*SOURCE DOCUMENT*:

A big theme I was working through in this section, and the previous “No Wages / No Muses” section, was questions of labor organizing in relation to immaterial labor, reproductive labor, and sexual politics. As I began writing this book my friend and poet, Patricia No, and I would joke with one another demanding “Wages for Muses” as a riff on the Wages for Housework slogan. This joke, which was also in some ways a real wish, addressed the extraction in our interpersonal relationships: what it felt like to be represented by another person. But the historic demand for a wage for reproductive labor has theoretical and historical limits. While it reveals the exploitative role of the nuclear family and household work in reproducing “the worker” as part of a history of ongoing primitive accumulation, it obscures the fact, as scholars like Angela Davis point out, that women of color and Black women have been doing waged domestic work throughout this political movement. The demand for the wage can’t account for the ways the division of labor under racial capitalism mobilizes racialized gender formations to uphold these divisions. The move from the demand for the wage to the refusal of the wage relation is me thinking with decades of political debates around this issue. The slogan I ultimately wanted to imagine was “No Wages, No Muses” as both a sort of communal proposal, historical fact, and a demand.
BLVR: How do you approach navigating the genre of academic writing against the other contemporary and “lowbrow,” casual writing that occurs in the book?

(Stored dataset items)
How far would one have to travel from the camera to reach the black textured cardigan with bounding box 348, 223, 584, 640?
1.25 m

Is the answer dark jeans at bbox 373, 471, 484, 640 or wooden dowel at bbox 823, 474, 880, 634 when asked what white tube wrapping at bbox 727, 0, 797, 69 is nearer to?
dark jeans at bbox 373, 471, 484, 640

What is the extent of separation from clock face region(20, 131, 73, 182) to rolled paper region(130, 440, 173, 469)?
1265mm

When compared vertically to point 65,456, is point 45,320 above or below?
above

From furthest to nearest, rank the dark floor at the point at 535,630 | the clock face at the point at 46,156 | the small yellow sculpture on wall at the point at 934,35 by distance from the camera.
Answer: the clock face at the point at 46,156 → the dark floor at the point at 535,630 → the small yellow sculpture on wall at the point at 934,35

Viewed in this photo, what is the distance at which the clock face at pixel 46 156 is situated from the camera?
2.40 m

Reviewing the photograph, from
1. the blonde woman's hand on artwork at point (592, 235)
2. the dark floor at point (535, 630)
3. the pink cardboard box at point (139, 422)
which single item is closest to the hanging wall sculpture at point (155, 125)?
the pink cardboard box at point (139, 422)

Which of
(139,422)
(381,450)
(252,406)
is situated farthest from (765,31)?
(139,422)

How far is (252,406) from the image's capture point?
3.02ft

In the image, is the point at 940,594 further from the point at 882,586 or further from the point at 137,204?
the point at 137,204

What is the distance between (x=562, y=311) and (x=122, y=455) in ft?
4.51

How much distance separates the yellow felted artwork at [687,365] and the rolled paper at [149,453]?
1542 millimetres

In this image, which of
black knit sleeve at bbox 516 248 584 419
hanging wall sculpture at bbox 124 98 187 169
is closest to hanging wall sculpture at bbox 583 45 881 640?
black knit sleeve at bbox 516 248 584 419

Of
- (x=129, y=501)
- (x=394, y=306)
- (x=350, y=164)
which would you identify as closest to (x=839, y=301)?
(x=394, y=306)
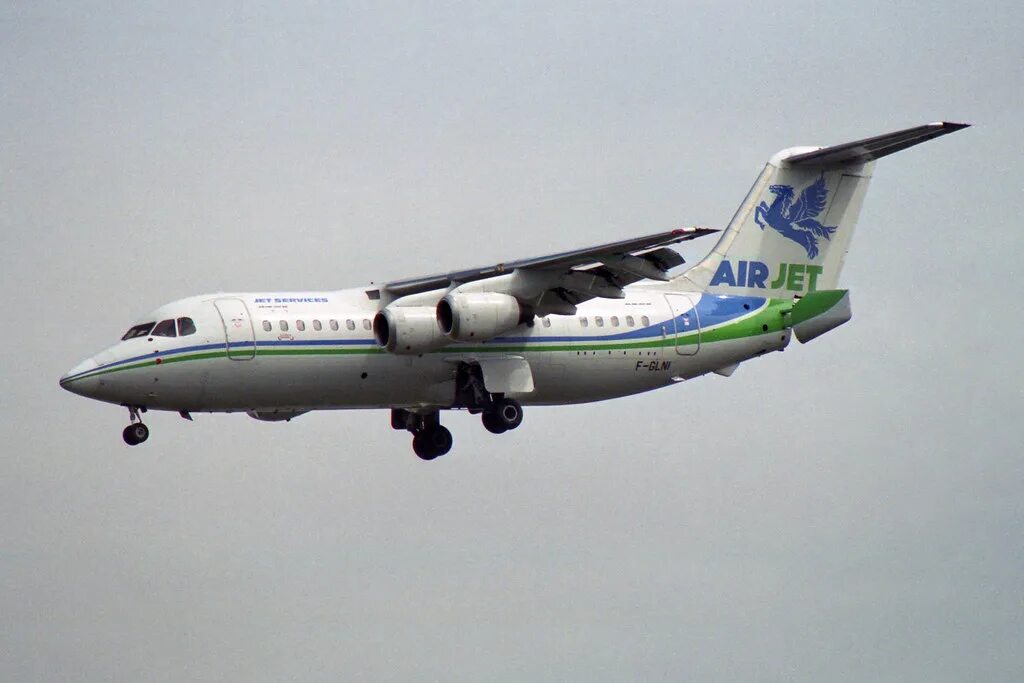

*SET OF TASKS*:
• A. In the interview, what slogan did the writer and Patricia No jokingly demand of one another?
• B. Could you update everything in the interview from "BLVR: How do" down to "in the book?", putting "scholarly writing" in place of "academic writing"?
• C. Would you go on with the interview from the point where it stops?
These items come from a separate source, unrelated to the interview.

*RESULTS*:
• A. "Wages for Muses."

• B.
BLVR: How do you approach navigating the genre of scholarly writing against the other contemporary and “lowbrow,” casual writing that occurs in the book?

• C.
RS: Academic writing is incredibly difficult and counterintuitive for me. I much more easily process ideas and experiences through poetry. I basically only write in run-ons no matter how hard I try and think really associatively, which is not valued in the genre of academic writing. Often when writing academically (I am in a Gender Studies PhD program right now), I brainstorm my ideas in the form of poems. I’d like to think this isn’t just a case of my bad grammar, but rather I actually need poetry to think outside the disciplinarity of academia. Like Aimé Césaire offers in “Poetry and Knowledge,” poetry is a mode of refusing the grammars of Western epistemologies. I spend a lot of time studying political histories and critical theory, but studying doesn’t always take place in academic settings for me. Most of the time academic thought is years behind the more “lowbrow” forms of knowledge happening at parties, at protests, in casual convos with friends, the group thread. In writing this book I was engaged with a lot of theoretical texts about structural power, capitalism and subjection, but also writing in intensely personal and everyday ways. One thing a poem can do is offer a container for all that abstract language which describes both invisible systems of power and our most intimate daily encounters—I learn so much from this friction. It creates a new way to sense and feel how alienation structures our lives, and also cuts through it. Poetry feels miraculous to me in that way. It is a literal sixth sense.